WASHINGTON — A Senate committee unanimously approved bipartisan legislation that would halt for at least six months a proposal to let companies own a newspaper and broadcast station in the same city.

The bill is highly unlikely to pass Congress before the Federal Communications Commission's planned Dec. 18 vote on loosening the media ownership rules. But it was a strong message from senators to FCC Chairman Kevin J. Martin that he should delay the vote.

Martin, a Republican, will get another strong message today when he is expected to face sharp questioning about his controversial proposal during an appearance before a House oversight subcommittee.

Lawmakers from both parties have complained that Martin is circumventing proper procedure in trying to allow companies to own a newspaper and broadcast station in the 20 largest U.S. markets. They want time for more public comment on the proposal, which was announced by Martin on Nov. 13. They also want the FCC first to complete a previously promised review of ways to ensure that broadcasters serve their local communities, and take steps to increase ownership of TV and radio stations by women and minorities.

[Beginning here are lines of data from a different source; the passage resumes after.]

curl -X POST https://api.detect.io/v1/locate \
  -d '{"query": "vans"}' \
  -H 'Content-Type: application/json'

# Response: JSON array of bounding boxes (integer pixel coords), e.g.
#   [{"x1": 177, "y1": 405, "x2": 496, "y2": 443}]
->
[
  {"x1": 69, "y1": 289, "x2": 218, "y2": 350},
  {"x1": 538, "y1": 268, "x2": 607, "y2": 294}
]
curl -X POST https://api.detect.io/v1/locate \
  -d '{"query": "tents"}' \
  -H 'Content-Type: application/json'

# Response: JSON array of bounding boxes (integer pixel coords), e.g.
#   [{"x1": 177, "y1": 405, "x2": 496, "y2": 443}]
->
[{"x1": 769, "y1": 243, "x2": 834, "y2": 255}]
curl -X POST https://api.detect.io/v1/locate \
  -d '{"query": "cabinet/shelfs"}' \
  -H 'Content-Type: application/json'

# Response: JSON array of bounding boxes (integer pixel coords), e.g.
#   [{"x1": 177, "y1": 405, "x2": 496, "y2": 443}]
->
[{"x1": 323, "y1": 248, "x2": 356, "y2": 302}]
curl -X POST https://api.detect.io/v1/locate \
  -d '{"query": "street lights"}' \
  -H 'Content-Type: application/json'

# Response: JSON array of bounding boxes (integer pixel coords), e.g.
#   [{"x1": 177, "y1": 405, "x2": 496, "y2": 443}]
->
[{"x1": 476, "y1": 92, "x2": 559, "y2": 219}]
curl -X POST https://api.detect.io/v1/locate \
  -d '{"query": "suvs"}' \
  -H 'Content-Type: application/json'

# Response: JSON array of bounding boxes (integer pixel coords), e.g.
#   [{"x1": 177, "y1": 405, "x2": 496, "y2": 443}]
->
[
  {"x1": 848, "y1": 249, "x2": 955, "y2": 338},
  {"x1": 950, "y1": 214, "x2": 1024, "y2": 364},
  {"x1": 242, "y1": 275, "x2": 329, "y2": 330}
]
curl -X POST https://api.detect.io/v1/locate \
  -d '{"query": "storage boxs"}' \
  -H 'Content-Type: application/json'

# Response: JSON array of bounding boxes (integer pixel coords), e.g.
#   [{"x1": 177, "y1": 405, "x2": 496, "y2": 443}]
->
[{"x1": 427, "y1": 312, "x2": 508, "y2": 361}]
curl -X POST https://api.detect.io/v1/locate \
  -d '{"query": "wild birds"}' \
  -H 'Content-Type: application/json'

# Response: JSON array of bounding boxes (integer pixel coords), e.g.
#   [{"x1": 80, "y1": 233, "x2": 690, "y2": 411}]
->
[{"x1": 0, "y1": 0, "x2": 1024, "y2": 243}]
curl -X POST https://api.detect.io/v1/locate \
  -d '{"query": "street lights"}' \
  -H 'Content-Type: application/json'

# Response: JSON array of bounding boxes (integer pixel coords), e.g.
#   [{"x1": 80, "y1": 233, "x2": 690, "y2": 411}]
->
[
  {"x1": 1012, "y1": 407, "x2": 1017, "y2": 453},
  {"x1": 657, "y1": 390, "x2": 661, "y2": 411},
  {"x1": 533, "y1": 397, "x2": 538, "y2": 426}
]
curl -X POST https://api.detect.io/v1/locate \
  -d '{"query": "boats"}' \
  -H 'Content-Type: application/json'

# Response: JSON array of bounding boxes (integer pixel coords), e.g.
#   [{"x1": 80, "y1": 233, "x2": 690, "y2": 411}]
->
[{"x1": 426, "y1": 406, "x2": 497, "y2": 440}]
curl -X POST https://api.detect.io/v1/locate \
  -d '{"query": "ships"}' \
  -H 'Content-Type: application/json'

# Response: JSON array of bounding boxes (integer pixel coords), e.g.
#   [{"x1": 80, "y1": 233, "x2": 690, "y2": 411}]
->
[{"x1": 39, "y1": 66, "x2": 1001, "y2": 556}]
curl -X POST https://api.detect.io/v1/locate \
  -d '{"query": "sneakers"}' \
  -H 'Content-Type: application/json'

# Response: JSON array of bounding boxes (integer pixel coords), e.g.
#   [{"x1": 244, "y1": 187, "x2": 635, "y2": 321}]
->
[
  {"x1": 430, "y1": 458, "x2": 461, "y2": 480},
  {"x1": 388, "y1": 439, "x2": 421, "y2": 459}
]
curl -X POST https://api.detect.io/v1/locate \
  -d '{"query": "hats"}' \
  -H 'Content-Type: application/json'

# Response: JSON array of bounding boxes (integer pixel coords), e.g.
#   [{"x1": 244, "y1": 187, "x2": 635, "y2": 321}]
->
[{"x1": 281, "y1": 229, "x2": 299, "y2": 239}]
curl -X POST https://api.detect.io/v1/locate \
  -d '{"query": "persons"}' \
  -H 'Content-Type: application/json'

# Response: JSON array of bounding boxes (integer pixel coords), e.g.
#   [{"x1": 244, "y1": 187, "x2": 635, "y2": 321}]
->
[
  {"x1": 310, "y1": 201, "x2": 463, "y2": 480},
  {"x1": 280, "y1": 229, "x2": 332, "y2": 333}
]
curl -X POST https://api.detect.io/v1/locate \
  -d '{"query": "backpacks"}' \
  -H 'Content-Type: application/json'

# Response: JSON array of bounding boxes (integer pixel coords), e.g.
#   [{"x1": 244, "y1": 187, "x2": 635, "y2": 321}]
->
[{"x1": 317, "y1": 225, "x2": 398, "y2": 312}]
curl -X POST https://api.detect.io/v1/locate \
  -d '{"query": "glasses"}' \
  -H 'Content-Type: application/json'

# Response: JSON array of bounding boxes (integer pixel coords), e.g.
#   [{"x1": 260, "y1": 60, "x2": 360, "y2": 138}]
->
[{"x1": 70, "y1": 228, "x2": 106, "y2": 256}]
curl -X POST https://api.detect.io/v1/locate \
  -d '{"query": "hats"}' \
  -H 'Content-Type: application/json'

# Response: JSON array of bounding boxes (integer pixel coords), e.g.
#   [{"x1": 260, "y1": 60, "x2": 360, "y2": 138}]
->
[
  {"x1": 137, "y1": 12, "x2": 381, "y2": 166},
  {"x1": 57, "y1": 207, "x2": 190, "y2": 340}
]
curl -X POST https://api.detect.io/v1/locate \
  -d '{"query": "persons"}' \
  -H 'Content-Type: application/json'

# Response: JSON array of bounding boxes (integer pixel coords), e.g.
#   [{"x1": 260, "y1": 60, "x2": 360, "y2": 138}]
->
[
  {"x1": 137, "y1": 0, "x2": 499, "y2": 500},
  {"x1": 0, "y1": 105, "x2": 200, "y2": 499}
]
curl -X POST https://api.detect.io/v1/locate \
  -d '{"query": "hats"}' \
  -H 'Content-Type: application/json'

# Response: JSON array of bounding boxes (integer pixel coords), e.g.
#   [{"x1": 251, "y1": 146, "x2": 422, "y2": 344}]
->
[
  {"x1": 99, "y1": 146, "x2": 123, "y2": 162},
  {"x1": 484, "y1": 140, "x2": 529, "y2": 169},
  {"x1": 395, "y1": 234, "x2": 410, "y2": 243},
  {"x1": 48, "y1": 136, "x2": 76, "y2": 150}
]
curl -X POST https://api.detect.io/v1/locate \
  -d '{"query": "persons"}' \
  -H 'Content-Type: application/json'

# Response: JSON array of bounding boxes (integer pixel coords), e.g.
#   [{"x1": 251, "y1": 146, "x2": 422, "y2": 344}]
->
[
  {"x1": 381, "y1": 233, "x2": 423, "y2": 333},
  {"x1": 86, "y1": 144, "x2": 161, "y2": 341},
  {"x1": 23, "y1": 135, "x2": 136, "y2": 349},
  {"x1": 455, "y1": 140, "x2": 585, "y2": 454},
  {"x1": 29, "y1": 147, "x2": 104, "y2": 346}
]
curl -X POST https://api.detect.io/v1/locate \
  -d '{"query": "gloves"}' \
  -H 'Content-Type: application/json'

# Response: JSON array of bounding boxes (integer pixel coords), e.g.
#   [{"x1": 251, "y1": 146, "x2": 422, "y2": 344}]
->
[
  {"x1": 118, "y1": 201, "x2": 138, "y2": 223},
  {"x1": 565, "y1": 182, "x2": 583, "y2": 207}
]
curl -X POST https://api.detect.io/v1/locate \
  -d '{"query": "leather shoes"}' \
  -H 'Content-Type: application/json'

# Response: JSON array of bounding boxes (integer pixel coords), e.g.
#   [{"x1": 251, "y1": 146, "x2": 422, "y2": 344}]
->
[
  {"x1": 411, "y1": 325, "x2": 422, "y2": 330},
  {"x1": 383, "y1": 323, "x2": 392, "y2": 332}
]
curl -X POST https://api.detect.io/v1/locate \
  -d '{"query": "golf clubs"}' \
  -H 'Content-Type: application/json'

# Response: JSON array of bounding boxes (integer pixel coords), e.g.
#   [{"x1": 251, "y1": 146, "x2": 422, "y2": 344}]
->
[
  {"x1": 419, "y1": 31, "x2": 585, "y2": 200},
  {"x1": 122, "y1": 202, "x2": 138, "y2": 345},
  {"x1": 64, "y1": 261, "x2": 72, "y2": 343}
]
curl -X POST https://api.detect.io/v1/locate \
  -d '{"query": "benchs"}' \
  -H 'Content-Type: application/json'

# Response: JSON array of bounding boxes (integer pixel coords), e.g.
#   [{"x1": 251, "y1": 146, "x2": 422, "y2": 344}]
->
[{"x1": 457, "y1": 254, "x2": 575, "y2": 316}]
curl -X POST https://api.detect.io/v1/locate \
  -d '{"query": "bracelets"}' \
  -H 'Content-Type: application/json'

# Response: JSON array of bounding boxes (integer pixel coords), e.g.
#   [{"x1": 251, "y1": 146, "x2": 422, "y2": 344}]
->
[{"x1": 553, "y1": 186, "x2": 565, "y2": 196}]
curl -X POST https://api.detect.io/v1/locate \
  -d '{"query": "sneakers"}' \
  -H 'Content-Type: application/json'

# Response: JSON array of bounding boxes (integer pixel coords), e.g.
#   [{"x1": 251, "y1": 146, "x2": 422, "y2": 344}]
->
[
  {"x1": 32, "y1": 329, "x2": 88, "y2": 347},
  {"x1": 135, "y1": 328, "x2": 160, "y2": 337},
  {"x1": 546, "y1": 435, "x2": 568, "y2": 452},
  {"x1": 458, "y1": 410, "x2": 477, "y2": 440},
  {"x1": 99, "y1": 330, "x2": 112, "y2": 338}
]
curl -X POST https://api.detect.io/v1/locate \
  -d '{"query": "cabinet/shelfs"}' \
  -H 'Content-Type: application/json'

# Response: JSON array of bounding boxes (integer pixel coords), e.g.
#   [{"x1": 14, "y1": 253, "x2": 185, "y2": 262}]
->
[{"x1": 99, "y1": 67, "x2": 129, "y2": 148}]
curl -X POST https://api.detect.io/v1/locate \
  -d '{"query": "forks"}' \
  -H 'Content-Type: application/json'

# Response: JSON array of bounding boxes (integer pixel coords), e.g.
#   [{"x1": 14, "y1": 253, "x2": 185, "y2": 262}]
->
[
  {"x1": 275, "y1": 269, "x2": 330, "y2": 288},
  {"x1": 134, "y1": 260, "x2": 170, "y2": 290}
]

"Media ownership rules are important in a democracy," said Sen. Byron L. Dorgan (D-N.D.), an opponent of further media consolidation and the bill's main sponsor. "We won't allow the FCC to rush to judgment, and we won't allow the public to be shut out of the process."

Tribune Co., owner of The Times and KTLA-TV Channel 5, has the most to gain by Martin's plan because it has newspaper and broadcast combinations in Los Angeles and four other markets. But last week the FCC gave Tribune waivers of at least two years from the so-called cross-ownership rule, the final regulatory hurdle to closing its $8.2-billion deal to go private by the end of the year.

The waivers trigger if the FCC approves the rule change before Jan. 1, giving Tribune relief as public interest groups are expected to sue in court to block their implementation. But a delay in the FCC vote would not hurt Tribune. The company also could itself trigger the temporary waivers by challenging the FCC's denial of its request for permanent waivers. Tribune may do that in the coming days to settle its regulatory situation for the deal's lenders instead of waiting for a Dec. 18 vote that could be delayed.

The FCC's two Democrats, Michael J. Copps and Jonathan S. Adelstein, have criticized Martin for trying to rush through his cross-ownership rule change. With the Tribune situation resolved, Copps said Tuesday, "we have even less reason to go ahead with that vote."